O Banco Central (BC) do Brasil estuda interligar o Pix
com sistemas de pagamentos de outros países e com mecanismos multilaterais
globais de pagamentos instantâneos. A autoridade monetária argumenta que a
medida tem o potencial de diminuir tarifas e ampliar o acesso a transações
internacionais.
“Estão em discussão tanto interligações bilaterais como a
participação em hubs multilaterais. Essas interligações permitiriam a
realização de remessas internacionais e de transações de compra com
disponibilização dos recursos em moeda local em poucos segundos”, diz o BC.

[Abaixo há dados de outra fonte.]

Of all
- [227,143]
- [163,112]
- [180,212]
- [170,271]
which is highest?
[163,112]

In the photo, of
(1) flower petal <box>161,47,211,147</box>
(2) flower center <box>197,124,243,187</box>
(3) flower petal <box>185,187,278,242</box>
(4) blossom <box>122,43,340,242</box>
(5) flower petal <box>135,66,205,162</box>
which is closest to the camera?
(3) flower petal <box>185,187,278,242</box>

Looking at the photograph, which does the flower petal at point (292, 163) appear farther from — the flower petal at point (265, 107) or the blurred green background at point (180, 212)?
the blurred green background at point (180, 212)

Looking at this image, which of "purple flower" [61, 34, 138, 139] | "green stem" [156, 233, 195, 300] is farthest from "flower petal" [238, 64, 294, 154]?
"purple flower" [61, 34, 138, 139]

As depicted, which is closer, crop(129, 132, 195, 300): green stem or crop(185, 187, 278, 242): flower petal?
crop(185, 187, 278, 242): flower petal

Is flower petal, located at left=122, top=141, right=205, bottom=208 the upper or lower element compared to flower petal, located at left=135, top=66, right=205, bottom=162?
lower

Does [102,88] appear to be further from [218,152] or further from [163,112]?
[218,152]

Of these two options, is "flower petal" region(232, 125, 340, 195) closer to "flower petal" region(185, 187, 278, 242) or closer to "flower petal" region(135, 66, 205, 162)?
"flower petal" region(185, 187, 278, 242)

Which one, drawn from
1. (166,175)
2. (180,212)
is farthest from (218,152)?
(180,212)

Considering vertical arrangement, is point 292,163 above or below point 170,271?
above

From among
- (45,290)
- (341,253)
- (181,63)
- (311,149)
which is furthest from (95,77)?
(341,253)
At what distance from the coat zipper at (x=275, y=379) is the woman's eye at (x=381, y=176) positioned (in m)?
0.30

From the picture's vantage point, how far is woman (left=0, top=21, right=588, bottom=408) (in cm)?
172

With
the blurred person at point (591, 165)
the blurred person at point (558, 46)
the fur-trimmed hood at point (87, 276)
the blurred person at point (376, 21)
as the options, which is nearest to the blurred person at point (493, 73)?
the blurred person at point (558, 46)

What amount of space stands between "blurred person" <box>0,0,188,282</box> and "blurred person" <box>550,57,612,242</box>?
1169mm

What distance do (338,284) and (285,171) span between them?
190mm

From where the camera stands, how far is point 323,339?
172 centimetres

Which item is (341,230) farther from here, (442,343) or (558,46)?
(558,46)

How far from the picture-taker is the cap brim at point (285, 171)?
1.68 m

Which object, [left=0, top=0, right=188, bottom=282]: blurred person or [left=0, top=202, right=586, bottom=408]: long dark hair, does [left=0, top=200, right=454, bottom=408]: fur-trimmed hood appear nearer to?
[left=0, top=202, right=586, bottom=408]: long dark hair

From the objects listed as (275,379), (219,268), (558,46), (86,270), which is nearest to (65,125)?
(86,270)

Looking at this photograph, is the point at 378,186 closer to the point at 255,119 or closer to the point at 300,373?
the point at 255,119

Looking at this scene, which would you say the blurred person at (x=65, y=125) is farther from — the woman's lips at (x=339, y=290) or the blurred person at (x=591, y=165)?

A agenda de novos produtos e funcionalidades do Pix foi
divulgada, nesta segunda-feira (10), no Relatório de Gestão do Pix 2023-2025. O
BC informou ainda que monitora os modelos de transações internacionais, com o
uso do Pix, que vêm sendo implementadas por empresas nacionais e estrangeiras.
Outras inovações previstas pelo Banco Central para o Pix
são a possibilidade de realizar transações por aproximação offline, sem
internet, e o uso do Pix automático em substituição ao débito em conta.
Pix crédito
Também vem sendo estudada pelo BC a integração do Pix ao
mercado de crédito com objetivo de permitir a utilização dos “fluxos futuros de
Pix” como garantias para financiamentos.
“Como resultado esperado, a solução pode contribuir para
a melhoria da qualidade das garantias e para a redução do custo do crédito,
especialmente para empresas com forte uso do Pix”, diz o documento.
Mensagens de texto via Pix
O Banco Central tem identificado o uso abusivo de
mensagens nas transações de Pix para ofensas, ameaças ou intimidações
“frequentemente associadas a transferências de valor irrisório”.
Originalmente, as mensagens foram pensadas para registrar
informações sobre as transações. Com o uso distorcido por parte dos usuários, o
BC criou um grupo de trabalho para discutir alternativas para o campo das
mensagens do Pix.
“Com base nas conclusões desse trabalho, o BC avaliará e
instituirá, se julgar necessário, as medidas regulamentares adequadas para
coibir o uso inadequado do campo de mensagens”, destaca o documento.
Sistema antifraude
Além disso, a instituição monetária prevê oito medidas
para aprimorar a segurança das transações via Pix. A chamada agenda de
segurança conta, entre outras mudanças, com a previsão de criação de “critérios
objetivos mínimos” para definição de transações suspeitas de fraude.
“Atualmente, esses critérios ficam a cargo das políticas
de cada instituição. Isso gera comportamentos heterogêneos e permite que
diversas transações que deveriam ter tratamento diferenciado, como transações
de elevado valor durante horário não comercial, sejam autorizadas sem uma
avaliação mais cuidadosa”, argumentou o BC.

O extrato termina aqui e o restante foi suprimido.